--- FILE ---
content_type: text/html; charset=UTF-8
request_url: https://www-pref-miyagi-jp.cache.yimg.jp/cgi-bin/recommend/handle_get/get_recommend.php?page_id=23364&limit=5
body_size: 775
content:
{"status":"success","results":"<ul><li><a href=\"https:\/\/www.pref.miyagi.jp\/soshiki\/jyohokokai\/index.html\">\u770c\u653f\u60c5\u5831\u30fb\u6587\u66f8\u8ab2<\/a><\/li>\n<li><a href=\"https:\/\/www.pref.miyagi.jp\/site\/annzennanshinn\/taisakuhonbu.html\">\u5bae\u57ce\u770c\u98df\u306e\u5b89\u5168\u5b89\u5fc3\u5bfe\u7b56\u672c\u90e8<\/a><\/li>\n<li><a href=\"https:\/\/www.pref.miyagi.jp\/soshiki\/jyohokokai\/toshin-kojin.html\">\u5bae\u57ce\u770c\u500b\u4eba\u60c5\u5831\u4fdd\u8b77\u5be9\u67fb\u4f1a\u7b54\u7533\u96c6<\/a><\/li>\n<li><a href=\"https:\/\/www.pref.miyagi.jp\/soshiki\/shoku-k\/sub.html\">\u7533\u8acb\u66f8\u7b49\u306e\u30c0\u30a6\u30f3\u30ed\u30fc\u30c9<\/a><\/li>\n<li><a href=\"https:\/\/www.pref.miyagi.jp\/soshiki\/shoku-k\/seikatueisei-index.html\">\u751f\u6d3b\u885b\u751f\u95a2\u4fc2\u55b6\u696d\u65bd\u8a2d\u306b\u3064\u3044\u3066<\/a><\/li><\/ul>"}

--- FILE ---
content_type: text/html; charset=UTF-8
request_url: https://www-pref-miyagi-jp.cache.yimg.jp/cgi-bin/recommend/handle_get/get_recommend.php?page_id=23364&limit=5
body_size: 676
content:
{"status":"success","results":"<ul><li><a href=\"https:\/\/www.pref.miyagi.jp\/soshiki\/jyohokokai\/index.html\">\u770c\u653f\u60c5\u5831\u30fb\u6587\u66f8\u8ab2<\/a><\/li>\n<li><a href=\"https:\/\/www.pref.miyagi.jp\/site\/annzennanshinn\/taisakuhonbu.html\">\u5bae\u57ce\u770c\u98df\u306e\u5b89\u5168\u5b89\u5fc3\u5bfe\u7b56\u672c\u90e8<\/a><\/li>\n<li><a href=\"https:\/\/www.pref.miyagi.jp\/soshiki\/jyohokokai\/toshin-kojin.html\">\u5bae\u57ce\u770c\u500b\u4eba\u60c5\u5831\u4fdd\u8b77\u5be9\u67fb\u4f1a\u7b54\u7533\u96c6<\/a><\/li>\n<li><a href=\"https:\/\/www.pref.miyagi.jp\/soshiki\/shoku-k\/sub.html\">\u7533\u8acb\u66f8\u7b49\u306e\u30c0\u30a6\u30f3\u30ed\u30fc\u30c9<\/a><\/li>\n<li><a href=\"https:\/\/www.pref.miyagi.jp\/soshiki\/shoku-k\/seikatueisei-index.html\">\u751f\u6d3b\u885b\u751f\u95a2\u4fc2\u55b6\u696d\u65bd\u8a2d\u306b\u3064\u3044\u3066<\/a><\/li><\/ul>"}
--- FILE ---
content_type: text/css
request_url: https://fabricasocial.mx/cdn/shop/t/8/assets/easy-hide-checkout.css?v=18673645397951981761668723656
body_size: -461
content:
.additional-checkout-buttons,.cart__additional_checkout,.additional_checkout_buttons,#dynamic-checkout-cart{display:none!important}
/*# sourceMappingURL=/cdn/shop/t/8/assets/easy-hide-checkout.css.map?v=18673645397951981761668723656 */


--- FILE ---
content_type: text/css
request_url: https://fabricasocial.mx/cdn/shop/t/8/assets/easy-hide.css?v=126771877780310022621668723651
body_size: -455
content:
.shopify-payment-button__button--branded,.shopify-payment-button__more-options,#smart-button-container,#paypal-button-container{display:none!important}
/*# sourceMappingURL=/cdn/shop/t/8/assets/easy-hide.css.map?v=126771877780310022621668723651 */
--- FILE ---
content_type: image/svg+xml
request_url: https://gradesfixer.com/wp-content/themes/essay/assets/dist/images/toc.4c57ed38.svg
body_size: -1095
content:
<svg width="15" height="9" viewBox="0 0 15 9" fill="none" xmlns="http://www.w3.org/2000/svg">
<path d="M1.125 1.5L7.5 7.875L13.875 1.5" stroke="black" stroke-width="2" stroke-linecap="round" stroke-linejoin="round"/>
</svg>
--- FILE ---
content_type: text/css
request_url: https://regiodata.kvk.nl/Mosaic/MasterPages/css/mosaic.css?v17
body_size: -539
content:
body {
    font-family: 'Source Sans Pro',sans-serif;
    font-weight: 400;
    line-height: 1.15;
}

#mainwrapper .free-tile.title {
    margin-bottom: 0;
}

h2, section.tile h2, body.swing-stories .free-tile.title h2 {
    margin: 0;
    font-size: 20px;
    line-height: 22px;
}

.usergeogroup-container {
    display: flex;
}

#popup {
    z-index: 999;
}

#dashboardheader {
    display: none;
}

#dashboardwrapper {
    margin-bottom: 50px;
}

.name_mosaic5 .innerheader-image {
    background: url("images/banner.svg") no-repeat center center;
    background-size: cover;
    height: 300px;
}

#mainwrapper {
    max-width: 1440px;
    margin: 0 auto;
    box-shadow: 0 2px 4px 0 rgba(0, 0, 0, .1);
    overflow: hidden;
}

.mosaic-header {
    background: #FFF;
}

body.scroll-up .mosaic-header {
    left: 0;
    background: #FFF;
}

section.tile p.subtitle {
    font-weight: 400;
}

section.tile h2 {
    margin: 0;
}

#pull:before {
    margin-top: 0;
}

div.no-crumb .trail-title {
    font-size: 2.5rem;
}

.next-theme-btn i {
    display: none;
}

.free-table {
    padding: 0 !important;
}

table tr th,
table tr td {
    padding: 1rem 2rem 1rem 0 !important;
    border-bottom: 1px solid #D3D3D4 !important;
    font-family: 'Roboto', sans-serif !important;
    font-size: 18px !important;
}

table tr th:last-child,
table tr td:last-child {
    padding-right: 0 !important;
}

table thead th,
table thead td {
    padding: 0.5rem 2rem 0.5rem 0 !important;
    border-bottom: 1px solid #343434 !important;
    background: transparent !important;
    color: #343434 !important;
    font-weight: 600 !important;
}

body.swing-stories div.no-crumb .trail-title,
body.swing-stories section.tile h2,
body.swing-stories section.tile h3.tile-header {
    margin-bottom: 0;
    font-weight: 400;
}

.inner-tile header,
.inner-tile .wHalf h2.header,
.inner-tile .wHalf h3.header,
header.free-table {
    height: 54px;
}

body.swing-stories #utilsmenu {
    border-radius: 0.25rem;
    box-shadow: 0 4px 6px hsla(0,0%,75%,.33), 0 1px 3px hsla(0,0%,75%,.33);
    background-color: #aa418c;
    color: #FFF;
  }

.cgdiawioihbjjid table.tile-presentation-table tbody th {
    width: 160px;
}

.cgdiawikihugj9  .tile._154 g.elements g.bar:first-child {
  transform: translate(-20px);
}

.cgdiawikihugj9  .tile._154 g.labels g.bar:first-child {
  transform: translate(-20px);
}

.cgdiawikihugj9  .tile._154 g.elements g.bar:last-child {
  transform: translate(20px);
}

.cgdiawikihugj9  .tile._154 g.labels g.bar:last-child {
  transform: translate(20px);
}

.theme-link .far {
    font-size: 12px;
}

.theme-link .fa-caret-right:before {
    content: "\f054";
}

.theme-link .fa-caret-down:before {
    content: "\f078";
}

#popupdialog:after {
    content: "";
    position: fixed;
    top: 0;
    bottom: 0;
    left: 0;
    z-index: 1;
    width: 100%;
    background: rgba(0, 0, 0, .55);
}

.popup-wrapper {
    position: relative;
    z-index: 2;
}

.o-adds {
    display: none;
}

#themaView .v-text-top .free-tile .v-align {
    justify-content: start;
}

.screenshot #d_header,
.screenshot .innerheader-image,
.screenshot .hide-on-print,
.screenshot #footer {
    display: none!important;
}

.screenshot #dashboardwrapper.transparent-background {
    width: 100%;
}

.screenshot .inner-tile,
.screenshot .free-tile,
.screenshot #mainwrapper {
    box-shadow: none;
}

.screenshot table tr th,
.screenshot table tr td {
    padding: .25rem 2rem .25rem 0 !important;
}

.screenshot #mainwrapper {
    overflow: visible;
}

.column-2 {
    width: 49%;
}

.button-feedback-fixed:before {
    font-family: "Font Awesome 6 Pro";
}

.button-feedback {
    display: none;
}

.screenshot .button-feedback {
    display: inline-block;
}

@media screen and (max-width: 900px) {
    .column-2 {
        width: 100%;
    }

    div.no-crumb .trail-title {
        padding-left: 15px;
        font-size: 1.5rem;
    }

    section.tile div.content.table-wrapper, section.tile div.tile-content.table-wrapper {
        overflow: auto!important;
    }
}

#### Task goal
Go through the records above and copy every line holding the word "background".

#### Output of the task
    background: url("images/banner.svg") no-repeat center center;
    background-size: cover;
    background: #FFF;
    background: #FFF;
    background: transparent !important;
    background-color: #aa418c;
    background: rgba(0, 0, 0, .55);
.screenshot #dashboardwrapper.transparent-background {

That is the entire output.